Work to complete: Only one number is wanted: the count of lines in the records below that hold the word "States".
++++++++++
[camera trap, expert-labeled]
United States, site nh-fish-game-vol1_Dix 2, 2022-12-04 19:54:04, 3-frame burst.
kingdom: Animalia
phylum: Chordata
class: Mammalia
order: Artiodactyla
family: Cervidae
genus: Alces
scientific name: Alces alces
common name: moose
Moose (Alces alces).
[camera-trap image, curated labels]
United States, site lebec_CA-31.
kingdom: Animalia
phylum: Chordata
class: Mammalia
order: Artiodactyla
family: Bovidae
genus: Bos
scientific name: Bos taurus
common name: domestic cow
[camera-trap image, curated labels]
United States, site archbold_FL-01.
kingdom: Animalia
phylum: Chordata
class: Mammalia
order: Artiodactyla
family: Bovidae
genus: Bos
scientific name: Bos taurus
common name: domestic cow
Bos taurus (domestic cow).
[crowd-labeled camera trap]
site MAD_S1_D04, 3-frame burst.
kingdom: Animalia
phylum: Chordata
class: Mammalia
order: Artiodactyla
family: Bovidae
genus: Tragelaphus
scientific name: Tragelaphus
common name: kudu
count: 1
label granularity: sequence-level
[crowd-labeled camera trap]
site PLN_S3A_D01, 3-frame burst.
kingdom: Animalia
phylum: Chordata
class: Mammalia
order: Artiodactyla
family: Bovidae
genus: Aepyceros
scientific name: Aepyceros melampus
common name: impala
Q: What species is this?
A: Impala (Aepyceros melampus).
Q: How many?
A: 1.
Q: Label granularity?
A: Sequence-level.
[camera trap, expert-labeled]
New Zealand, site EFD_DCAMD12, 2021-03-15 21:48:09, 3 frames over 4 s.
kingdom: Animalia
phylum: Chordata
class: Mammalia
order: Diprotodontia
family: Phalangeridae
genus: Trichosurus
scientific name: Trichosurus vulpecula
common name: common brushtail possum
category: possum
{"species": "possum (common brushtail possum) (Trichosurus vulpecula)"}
++++++++++
Completed task: 3